-- Work required --
Search term "this": please copy every line of the records below that contains it.

-- Source information --

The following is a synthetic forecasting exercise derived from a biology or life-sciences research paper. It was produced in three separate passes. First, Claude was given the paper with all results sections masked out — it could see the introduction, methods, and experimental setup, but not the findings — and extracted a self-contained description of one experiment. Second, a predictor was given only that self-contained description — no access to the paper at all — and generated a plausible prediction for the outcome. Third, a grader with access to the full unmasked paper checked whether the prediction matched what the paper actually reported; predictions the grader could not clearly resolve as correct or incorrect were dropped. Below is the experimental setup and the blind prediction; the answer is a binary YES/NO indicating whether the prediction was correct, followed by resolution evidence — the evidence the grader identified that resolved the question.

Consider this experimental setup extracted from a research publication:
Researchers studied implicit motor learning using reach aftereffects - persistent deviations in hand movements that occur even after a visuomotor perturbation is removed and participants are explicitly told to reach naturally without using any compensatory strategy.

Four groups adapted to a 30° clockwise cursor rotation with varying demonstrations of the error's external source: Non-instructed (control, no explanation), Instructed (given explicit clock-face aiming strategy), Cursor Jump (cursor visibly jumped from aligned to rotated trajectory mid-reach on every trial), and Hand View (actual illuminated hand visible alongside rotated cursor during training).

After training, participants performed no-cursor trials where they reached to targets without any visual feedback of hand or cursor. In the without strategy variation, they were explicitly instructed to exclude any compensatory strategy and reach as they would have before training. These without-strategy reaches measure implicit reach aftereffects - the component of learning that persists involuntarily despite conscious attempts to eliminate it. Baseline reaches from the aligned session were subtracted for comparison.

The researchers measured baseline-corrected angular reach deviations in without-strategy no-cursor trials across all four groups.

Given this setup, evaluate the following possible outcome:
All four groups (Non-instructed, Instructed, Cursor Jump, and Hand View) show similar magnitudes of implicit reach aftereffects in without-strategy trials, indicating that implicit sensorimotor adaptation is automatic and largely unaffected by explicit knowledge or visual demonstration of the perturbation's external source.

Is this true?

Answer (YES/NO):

-- Written response --
Consider this experimental setup extracted from a research publication:
Given this setup, evaluate the following possible outcome:
Is this true?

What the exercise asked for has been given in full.